Weaver responded in the comment thread that white nationalists should avoid engaging with Black Lives Matter in urban centers, and instead bait them into rural areas. Specifically, he recommended Alamance County, a stronghold of Confederate support almost equidistant between Greensboro and Durham.
"Get them to the country," Weaver advised. "They can be penned in and dealt with. Get them penned up in Alamance where there is known law enforcement backing."
When the city of Graham — the county seat — declared a state of emergency on the eve of a peaceful march against police violence and the Confederate monument, Reavis responded on Facebook with anticipation, writing: "Time to play boyeeeeeez."
Weaver outlined a strategy to work around the ban on weapons at the July 11, 2020 march.

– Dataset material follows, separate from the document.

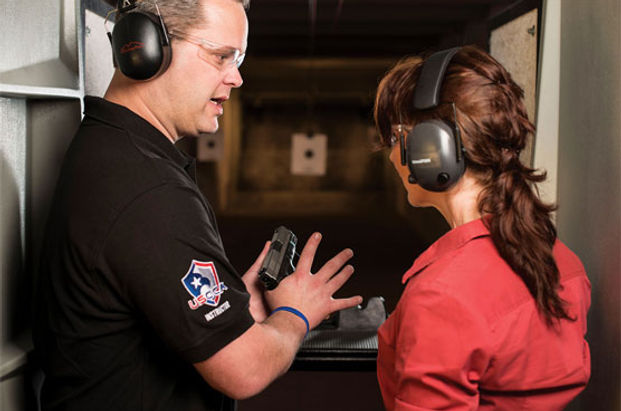 Male USCCA Instructor teaching pistol fundamentals to female student at CT shooting range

"Roll out the trucks," he wrote on Facebook. "Clearly says no weapons. In your truck is different. Use them like a tank. You can't get past the barricade. Put it where you can. The nastieees [sic] are sure to follow. Put your trucks in the march. It is over a mile. Ain't no law says you can't. Put them in front or behind. They did not want a permit. So, the police don't have to give them a escort or secure the path."
The League's leadership is currently preoccupied with a lawsuit over its involvement in the Unite the Right rally, which is anticipated to go to trial on Oct. 25.
League member William Finck lamented during an April 9 podcast that a faction of the group is more interested in public rallies than building the organization.
"And they're upset that since 2018 and the Charlottesville lawsuit there has been very little activism," he said. "And I think these people are shortsighted, and they're not committed to the proper objective. We face a spiritual battle — a battle which is not found in newspapers or on the front pages of news agency websites — we have this spiritual battle for the hearts and minds of Southerners who still care for their own culture and heritage."
Hill, the League president, indicated he agreed.
"But we need to be smart about everything we do, and can't just go rushing off because it feels good or makes you feel good to say you've done it, and get your picture in the paper or get video on TV of you waving a battle flag, or engaging with the commies or whatever," he said. "That's fun and important. It has its place, it has it's time, and unfortunately the last three years hasn't been really conducive for a lot of that."
Hill has indicated in the past that clashes with opposing groups in the streets would not be his favored approach for wielding violence in service of the fascist project he wants to pursue.
"And I've told as many of our people — particularly young men — as I could: Be patient and remember there are two ways to fight a battle," Hill said during the July 2020 podcast. "One is out in the open, and two is from the shadows. And under the circumstances right now we need to start learning how to fight from the shadows."
Unlike her leader, Reavis is not interested in putting her public activism on hold.
Neo-Confederates have recently started promoting a flag rally at the Confederate monument in downtown Graham for May 20, which will be the 160th anniversary of North Carolina's secession from the union.
"I'm coming to the May 20th rally to support my friends," Reavis told Raw Story.